El nuevo reparto a la carta, si se aprueba, debe estar basado en variables objetivas, coherentes con los mecanismos de la financiación autonómica y de los fondos europeos. Entre esas variables las más evidentes son la
población ajustada (más personas suponen más necesidades, sobre todo si hay un alto grado de envejecimiento y dispersión en el territorio) y la
inversa de la renta per capita (los territorios menos desarrollados tendrían así un recurso adicional para implementar políticas activas de inversión y empleo).
Encargado el plato principal, comenzarían los aliños. Se podría recompensar con un mayor tramo de déficit a las comunidades autónomas que hayan cumplido rigurosamente sus objetivos en años anteriores, bien sea tomando el saldo total, el déficit estructural y/o la deuda pública. Lo contrario, es decir,
premiar a quien ha incumplido, además de injusto e ineficiente, vulnera la pura lógica y el espíritu de la ley de estabilidad presupuestaria. Aún más: quien haya liquidado su presupuesto con superávit debería poder utilizarlo —al menos en parte— como palanca de estímulo fiscal para financiar actuaciones productivas.
Los objetivos de déficit no deben depender de coyunturas, afiliaciones o reuniones secretas. La credibilidad de las normas comienza por algo tan obvio como su cumplimiento y sigue con la formulación de objetivos realistas sobre criterios técnicos, la supervisión interna y la fiscalización de todo el proceso por los órganos de control externo. Si alguna de estas piezas falla, debe aplicarse el mecanismo de sanciones a quien corresponda, comenzando por el que erró de forma grave en las previsiones, siguiendo con quien no advirtió de las desviaciones y finalizando con el supuesto fundamental de quien incumplió sus metas individuales sin justificación.

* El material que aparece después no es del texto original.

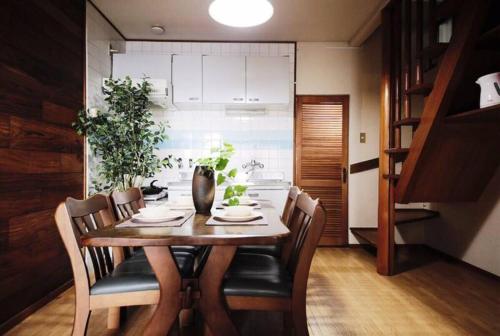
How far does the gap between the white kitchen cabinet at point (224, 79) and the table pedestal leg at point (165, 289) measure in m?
2.66

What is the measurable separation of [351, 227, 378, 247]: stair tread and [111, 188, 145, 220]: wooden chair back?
2519mm

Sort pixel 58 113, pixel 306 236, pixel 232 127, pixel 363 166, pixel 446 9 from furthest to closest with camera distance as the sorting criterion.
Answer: pixel 232 127 → pixel 363 166 → pixel 58 113 → pixel 446 9 → pixel 306 236

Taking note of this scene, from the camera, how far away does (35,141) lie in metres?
2.29

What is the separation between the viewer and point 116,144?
3.01m

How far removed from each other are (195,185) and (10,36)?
1.72m

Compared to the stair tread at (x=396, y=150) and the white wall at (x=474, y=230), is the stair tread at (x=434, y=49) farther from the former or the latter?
the white wall at (x=474, y=230)

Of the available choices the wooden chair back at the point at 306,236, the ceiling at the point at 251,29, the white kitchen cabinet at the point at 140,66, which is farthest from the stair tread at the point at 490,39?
the white kitchen cabinet at the point at 140,66

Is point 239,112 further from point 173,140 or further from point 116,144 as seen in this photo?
point 116,144

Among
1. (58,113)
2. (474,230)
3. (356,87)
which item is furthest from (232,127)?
(474,230)

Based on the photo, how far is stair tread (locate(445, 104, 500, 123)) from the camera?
1.79m

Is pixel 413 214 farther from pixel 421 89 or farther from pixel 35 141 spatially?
pixel 35 141

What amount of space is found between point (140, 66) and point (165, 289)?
314cm

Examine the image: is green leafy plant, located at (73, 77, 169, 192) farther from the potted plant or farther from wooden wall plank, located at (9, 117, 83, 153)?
the potted plant

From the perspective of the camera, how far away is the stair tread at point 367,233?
11.0 feet
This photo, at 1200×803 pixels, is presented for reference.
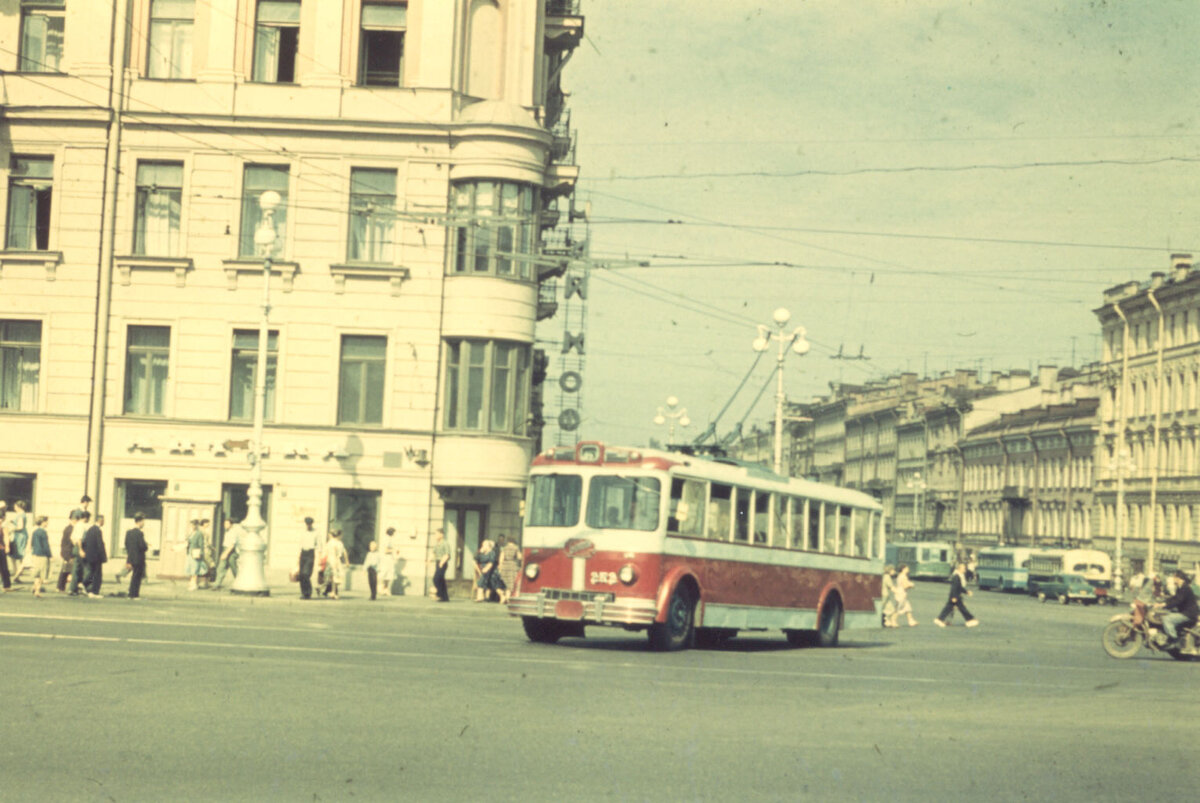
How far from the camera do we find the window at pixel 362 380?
39031mm

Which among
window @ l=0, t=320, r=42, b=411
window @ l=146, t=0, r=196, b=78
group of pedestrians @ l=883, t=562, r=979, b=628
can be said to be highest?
window @ l=146, t=0, r=196, b=78

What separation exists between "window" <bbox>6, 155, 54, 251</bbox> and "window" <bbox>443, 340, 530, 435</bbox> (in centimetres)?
1076

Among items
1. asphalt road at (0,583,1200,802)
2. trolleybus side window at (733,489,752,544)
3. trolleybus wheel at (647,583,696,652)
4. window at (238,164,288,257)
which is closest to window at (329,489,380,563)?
window at (238,164,288,257)

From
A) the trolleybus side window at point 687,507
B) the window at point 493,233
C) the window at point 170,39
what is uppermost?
the window at point 170,39

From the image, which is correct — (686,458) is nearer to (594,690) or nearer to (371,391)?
(594,690)

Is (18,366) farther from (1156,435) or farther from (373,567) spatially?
(1156,435)

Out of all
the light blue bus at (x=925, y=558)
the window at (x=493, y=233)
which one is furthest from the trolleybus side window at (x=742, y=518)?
the light blue bus at (x=925, y=558)

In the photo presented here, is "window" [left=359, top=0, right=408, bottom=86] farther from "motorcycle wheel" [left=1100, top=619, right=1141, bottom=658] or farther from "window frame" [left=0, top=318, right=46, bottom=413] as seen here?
"motorcycle wheel" [left=1100, top=619, right=1141, bottom=658]

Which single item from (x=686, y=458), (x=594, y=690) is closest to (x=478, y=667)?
(x=594, y=690)

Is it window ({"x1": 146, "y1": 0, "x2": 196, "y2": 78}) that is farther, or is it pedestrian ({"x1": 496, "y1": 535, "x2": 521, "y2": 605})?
window ({"x1": 146, "y1": 0, "x2": 196, "y2": 78})

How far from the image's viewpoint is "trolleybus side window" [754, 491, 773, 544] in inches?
976

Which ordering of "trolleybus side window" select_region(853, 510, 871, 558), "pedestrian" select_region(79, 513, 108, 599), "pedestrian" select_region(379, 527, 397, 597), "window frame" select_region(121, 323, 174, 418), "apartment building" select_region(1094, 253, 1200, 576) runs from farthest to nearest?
"apartment building" select_region(1094, 253, 1200, 576), "window frame" select_region(121, 323, 174, 418), "pedestrian" select_region(379, 527, 397, 597), "pedestrian" select_region(79, 513, 108, 599), "trolleybus side window" select_region(853, 510, 871, 558)

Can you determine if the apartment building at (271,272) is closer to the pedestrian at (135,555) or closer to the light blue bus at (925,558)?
the pedestrian at (135,555)

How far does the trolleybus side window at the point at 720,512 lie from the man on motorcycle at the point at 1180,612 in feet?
29.4
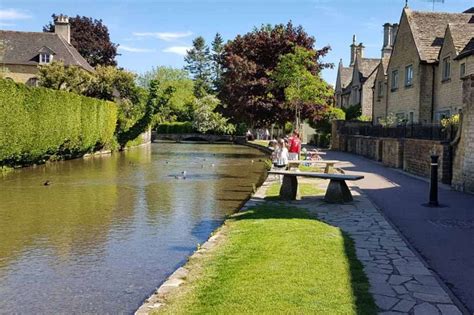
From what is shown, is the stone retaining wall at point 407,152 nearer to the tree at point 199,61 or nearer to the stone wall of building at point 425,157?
the stone wall of building at point 425,157

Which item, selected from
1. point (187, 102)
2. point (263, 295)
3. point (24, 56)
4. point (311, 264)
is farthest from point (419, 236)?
point (187, 102)

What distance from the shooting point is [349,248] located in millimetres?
8641

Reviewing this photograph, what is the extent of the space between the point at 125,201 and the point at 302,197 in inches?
223

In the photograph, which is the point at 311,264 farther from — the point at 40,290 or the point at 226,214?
the point at 226,214

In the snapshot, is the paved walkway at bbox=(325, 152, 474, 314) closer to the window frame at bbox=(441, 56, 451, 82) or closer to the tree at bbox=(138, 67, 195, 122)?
the window frame at bbox=(441, 56, 451, 82)

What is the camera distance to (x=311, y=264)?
24.7 feet

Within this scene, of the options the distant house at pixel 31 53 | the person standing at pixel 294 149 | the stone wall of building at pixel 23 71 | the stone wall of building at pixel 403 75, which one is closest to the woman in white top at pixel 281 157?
the person standing at pixel 294 149

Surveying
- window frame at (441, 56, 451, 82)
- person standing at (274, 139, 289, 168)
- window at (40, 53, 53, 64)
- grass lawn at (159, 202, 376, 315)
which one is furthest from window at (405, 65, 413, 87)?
window at (40, 53, 53, 64)

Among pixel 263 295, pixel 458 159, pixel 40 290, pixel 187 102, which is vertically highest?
pixel 187 102

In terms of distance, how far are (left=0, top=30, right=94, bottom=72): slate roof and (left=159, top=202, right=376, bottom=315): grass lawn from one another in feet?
175

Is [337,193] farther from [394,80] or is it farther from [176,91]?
[176,91]

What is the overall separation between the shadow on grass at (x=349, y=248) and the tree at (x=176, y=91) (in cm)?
6217

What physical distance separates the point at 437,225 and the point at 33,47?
58677mm

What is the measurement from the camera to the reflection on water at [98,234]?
777 centimetres
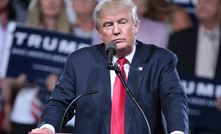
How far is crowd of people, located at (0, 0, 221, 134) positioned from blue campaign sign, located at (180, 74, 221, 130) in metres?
0.07

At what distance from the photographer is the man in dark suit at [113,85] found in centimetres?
181

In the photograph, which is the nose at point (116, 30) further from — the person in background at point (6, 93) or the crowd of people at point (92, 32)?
the person in background at point (6, 93)

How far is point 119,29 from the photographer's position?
6.22 ft

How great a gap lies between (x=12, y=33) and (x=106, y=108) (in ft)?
9.64

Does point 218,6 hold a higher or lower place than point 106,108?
higher

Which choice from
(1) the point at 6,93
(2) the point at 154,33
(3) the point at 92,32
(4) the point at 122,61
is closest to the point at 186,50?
(2) the point at 154,33

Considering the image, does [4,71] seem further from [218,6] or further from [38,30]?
[218,6]

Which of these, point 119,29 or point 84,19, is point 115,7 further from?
point 84,19

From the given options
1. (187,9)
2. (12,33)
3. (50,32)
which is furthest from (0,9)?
(187,9)

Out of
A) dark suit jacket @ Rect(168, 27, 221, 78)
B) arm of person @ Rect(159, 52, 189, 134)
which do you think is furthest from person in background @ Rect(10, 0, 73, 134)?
arm of person @ Rect(159, 52, 189, 134)

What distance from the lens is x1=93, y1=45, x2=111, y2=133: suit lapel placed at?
6.03ft

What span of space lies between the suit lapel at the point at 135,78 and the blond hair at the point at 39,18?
8.16 feet

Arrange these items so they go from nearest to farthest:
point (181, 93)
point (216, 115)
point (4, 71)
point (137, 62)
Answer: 1. point (181, 93)
2. point (137, 62)
3. point (216, 115)
4. point (4, 71)

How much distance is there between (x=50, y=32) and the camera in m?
4.36
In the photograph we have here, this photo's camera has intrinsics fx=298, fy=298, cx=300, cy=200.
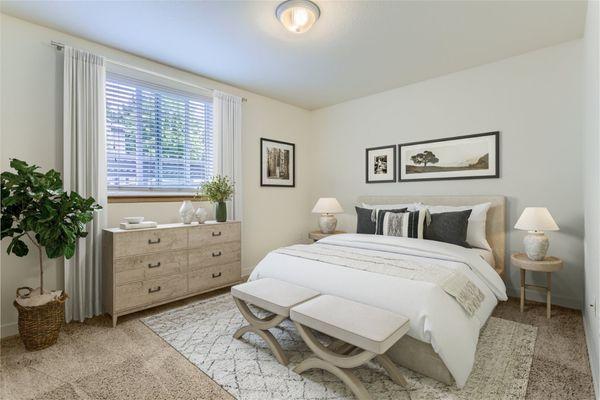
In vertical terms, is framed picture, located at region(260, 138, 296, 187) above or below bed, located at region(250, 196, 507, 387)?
above

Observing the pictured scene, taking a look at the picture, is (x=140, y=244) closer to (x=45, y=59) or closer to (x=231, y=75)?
(x=45, y=59)

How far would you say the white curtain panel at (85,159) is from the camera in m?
2.65

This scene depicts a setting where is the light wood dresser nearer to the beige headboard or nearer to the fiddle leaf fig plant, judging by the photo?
the fiddle leaf fig plant

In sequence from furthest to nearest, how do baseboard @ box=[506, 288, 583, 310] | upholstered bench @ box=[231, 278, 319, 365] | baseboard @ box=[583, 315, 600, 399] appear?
baseboard @ box=[506, 288, 583, 310]
upholstered bench @ box=[231, 278, 319, 365]
baseboard @ box=[583, 315, 600, 399]

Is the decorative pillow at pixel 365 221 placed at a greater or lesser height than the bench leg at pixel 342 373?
greater

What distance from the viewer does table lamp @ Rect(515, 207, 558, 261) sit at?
264cm

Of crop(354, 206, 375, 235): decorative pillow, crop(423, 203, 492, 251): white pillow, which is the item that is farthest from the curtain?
crop(423, 203, 492, 251): white pillow

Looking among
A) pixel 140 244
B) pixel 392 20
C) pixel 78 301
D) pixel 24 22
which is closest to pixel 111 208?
pixel 140 244

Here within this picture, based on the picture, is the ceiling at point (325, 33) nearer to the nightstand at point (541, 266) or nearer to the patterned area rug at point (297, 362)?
the nightstand at point (541, 266)

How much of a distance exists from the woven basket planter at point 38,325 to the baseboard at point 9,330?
0.36m

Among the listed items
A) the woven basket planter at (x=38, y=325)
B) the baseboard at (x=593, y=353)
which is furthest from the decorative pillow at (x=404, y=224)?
the woven basket planter at (x=38, y=325)

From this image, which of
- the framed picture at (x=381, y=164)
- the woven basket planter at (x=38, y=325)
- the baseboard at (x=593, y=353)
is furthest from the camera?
the framed picture at (x=381, y=164)

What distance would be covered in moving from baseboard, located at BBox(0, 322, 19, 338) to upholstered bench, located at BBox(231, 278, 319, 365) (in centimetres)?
185

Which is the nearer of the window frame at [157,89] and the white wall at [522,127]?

Se podría plantear incluso
avanzar en la regulación legal de las quiebras ordenadas de comunidades autónomas o de entidades locales, ante una situación de insolvencia sobrevenida o con un mercado financiero cerrado (tampoco sería esto muy diferente de lo que ya contempla la actual ley de estabilidad presupuestaria en sus medidas coercitivas). Otra opción pasaría por constituir obligatoriamente fondos de estabilización (
rainy day funds) en cada comunidad autónoma, al estilo del Fondo de Reserva de la Seguridad Social, cuya dotación se haría con cargo a los ingresos cíclicos obtenidos por encima de las previsiones, sirviendo así de colchón para suavizar los ajustes fiscales cuando llegue una nueva recesión.
En todo caso, antes de nada, se necesita en España una profunda reforma fiscal que devuelva vigor estructural a los debilitados ingresos tributarios. Pero de eso hablaremos otro día, si hay ocasión.
Publicado en El País el 8 de julio de 2013.